Cyber criminals can now face life imprisonment under a new offence in the Computer Misuse Act 1990 which came into force on 3 May 2015. The new offence under section 3ZA of the 1990 Act covers unauthorised acts in relation to a computer so as to “cause serious damage of a material kind”.
Prior to the new offence, the maximum penalty for unauthorised acts with the intent to impair the operation of a computer was 10 years’ imprisonment. However, with the constantly developing landscape and sophistication of cybercrime, the U.K. Government considers the 10 year penalty inadequate in cases where the impact of the cybercrime causes serious damage to human welfare (i.e. loss of life) or a critical attack to national infrastructure. In both of these instances, the maximum penalty is now life imprisonment. For other types of serious damage under the new offence, the maximum penalty is 14 years’ imprisonment.
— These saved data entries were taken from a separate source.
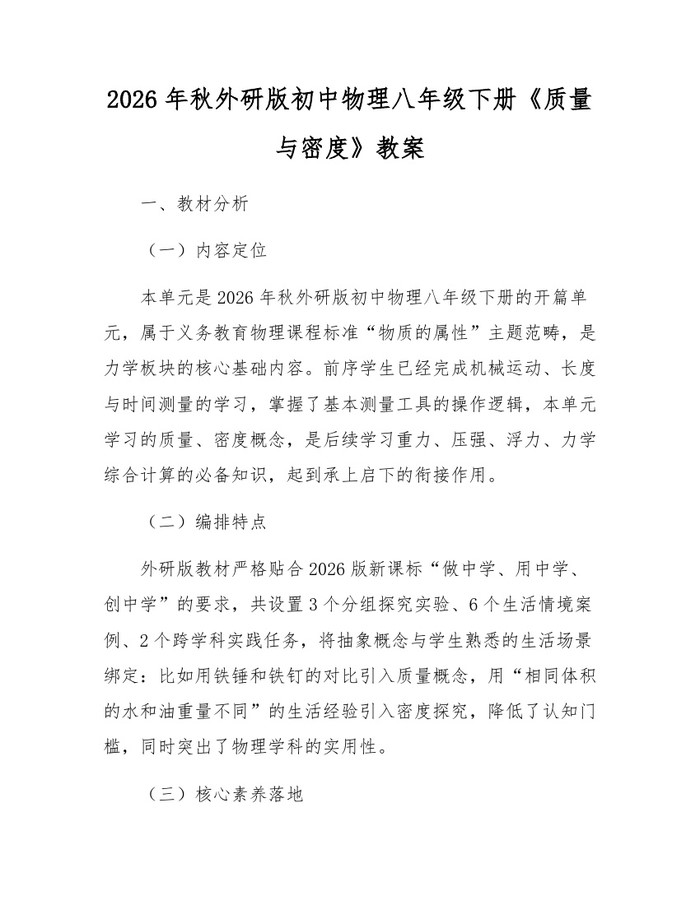 2026年秋外研版初中物理八年级下册《质量与密度》教案

一、教材分析

（一）内容定位

本单元是2026年秋外研版初中物理八年级下册的开篇单元，属于义务教育物理课程标准“物质的属性”主题范畴，是力学板块的核心基础内容。前序学生已经完成机械运动、长度与时间测量的学习，掌握了基本测量工具的操作逻辑，本单元学习的质量、密度概念，是后续学习重力、压强、浮力、力学综合计算的必备知识，起到承上启下的衔接作用。

（二）编排特点

外研版教材严格贴合2026版新课标“做中学、用中学、创中学”的要求，共设置3个分组探究实验、6个生活情境案例、2个跨学科实践任务，将抽象概念与学生熟悉的生活场景绑定：比如用铁锤和铁钉的对比引入质量概念，用“相同体积的水和油重量不同”的生活经验引入密度探究，降低了认知门槛，同时突出了物理学科的实用性。

（三）核心素养落地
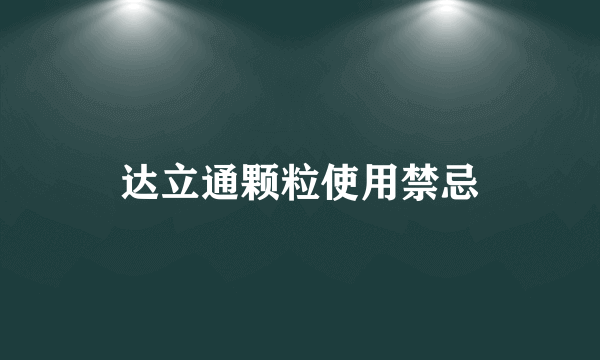 达立通颗粒使用禁忌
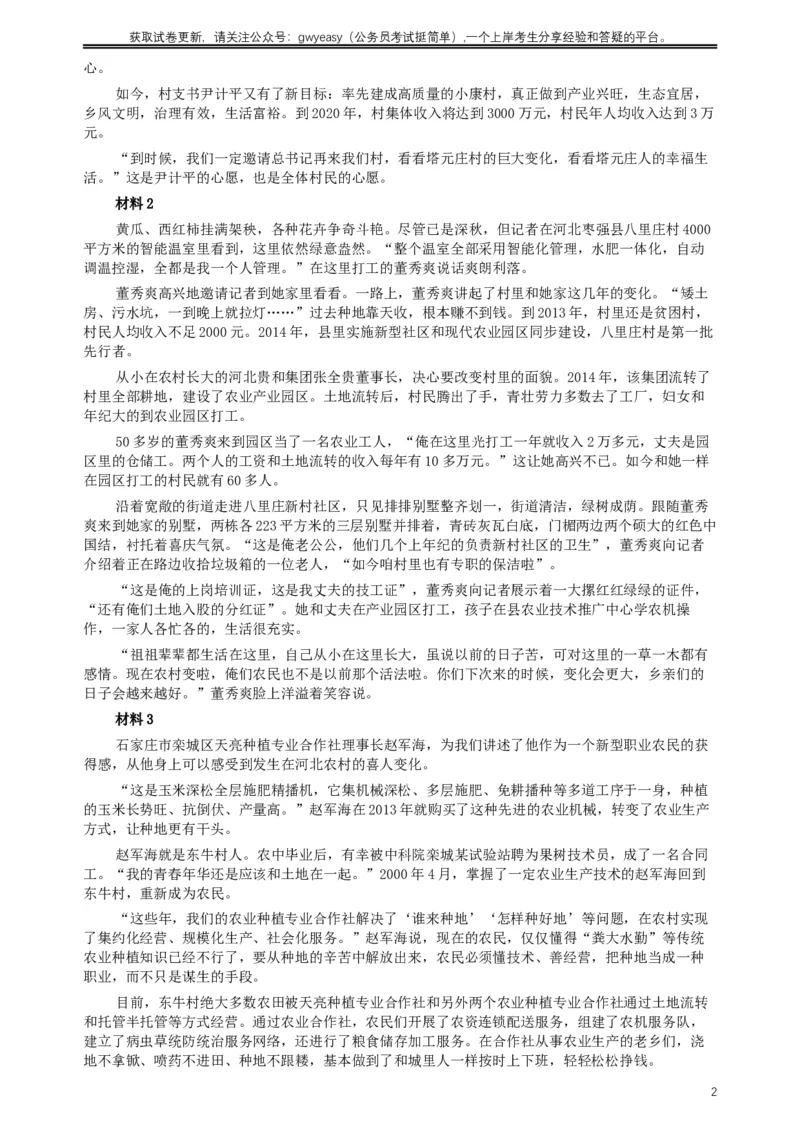 获取试卷更新，请关注公众号：gwyeasy（公务员考试挺简单），一个上岸考生分享经验和答疑的平台。

心。

如今，村支书尹计平又有了新目标：率先建成高质量的小康村，真正做到产业兴旺，生态宜居，乡风文明，治理有效，生活富裕。到2020年，村集体收入将达到3000万元，村民年人均收入达到3万元。

“到时候，我们一定邀请总书记再来我们村，看看塔元庄村的巨大变化，看看塔元庄人的幸福生活。”这是尹计平的心愿，也是全体村民的心愿。

材料2

黄瓜、西红柿挂满架秧，各种花卉争奇斗艳。尽管已是深秋，但记者在河北枣强县八里庄村4000平方米的智能温室里看到，这里依然绿意盎然。“整个温室全部采用智能化管理，水肥一体化，自动调温控湿，全都是我一个人管理。”在这里打工的董秀爽说话爽朗利落。

董秀爽高兴地邀请记者到她家里看看。一路上，董秀爽讲起了村里和她家这几年的变化。“矮土房、污水坑，一到晚上就拉灯……”过去种地靠天收，根本赚不到钱。到2013年，村里还是贫困村，村民人均收入不足2000元。2014年，县里实施新型社区和现代农业园区同步建设，八里庄村是第一批先行者。

从小在农村长大的河北贵和集团张全贵董事长，决心要改变村里的面貌。2014年，该集团流转了村里全部耕地，建设了农业产业园区。土地流转后，村民腾出了手，青壮劳力多数去了工厂，妇女和年纪大的到农业园区打工。

50多岁的董秀爽来到园区当了一名农业工人，“俺在这里光打工一年就收入2万多元，丈夫是园区里的仓储工。两个人的工资和土地流转的收入每年有10多万元。”这让她高兴不已。如今和她一样在园区打工的村民就有60多人。

沿着宽敞的街道走进八里庄新村社区，只见排排别墅整齐划一，街道清洁，绿树成荫。跟随董秀爽来到她家的别墅，两栋各223平方米的三层别墅并排着，青砖灰瓦白底，门楣两边两个硕大的红色中国结，衬托着喜庆气氛。“这是俺老公公，他们几个上年纪的负责新村社区的卫生”，董秀爽向记者介绍着正在路边收拾垃圾箱的一位老人，“如今咱村里也有专职的保洁啦”。

“这是俺的上岗培训证，这是我丈夫的技工证”，董秀爽向记者展示着一大摞红红绿绿的证件，“还有俺们土地入股的分红证”。她和丈夫在产业园区打工，孩子在县农业技术推广中心学农机操作，一家人各忙各的，生活很充实。

“祖祖辈辈都生活在这里，自己从小在这里长大，虽说以前的日子苦，可对这里的一草一木都有感情。现在农村变啦，俺们农民也不是以前那个活法啦。你们下次来的时候，变化会更大，乡亲们的日子会越来越好。”董秀爽脸上洋溢着笑容说。

材料3

石家庄市栾城区天亮种植专业合作社理事长赵军海，为我们讲述了他作为一个新型职业农民的获得感，从他身上可以感受到发生在河北农村的喜人变化。

“这是玉米深松全层施肥精播机，它集机械深松、多层施肥、免耕播种等多道工序于一身，种植的玉米长势旺、抗倒伏、产量高。”赵军海在2013年就购买了这种先进的农业机械，转变了农业生产方式，让种地更有干头。

赵军海就是东牛村人。农中毕业后，有幸被中科院栾城某试验站聘为果树技术员，成了一名合同工。“我的青春年华还是应该和土地在一起。”2000年4月，掌握了一定农业生产技术的赵军海回到东牛村，重新成为农民。

“这些年，我们的农业种植专业合作社解决了‘谁来种地’‘怎样种好地’等问题，在农村实现了集约化经营、规模化生产、社会化服务。”赵军海说，现在的农民，仅仅懂得“粪大水勤”等传统农业种植知识已经不行了，要从种地的辛苦中解放出来，农民必须懂技术、善经营，把种地当成一种职业，而不只是谋生的手段。

目前，东牛村绝大多数农田被天亮种植专业合作社和另外两个农业种植专业合作社通过土地流转和托管半托管等方式经营。通过农业合作社，农民们开展了农资连锁配送服务，组建了农机服务队，建立了病虫草统防统治服务网络，还进行了粮食储存加工服务。在合作社从事农业生产的老乡们，浇地不拿锨、喷药不进田、种地不跟耧，基本做到了和城里人一样按时上下班，轻轻松松挣钱。

2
The new offence under s.3ZA is similar to the existing section 3 offence. A person will be guilty of an offence if he does an unauthorised act in relation to a computer and at the time of the offence he knows it is unauthorized. The act must “cause, or create a significant risk of, serious damage of a material kind ” (s.3ZA(1)(c)) or is “reckless as to whether such damage is caused” (s.3ZA(1)(d)).
Serious damage is of a “material kind” if it causes:
(a) damage to human welfare in any place;
(b) damage to the environment of any place;
(c) damage to the economy of any country; or
(d) damage to the national security of any country.
What’s notable is that the above categories are broadly defined to allow the courts to prosecute serious cyber attacks for wide ranging circumstances; the key ingredient under the new offence is that the offence must cause serious damage. While the new s.3ZA provides a definition for “material kind”, it is silent on what would constitute “serious damage” and therefore it will ultimately be for the courts to provide an interpretation on a case by case basis.
The new offence is far-reaching such that a person can be prosecuted in the U.K. even if the offence is committed in another country and against “any country”, so long as the person was a U.K. national at that time of the offence, and the offence is punishable under the law of the country in which it occurred. So for example, a U.K. court will be able to prosecute a U.K. national located in China carrying out cyber attacks on U.S government systems. Cyber criminals can no longer avoid the severe penalties under this new offence by hiding behind the borders of other jurisdictions and their less severe laws.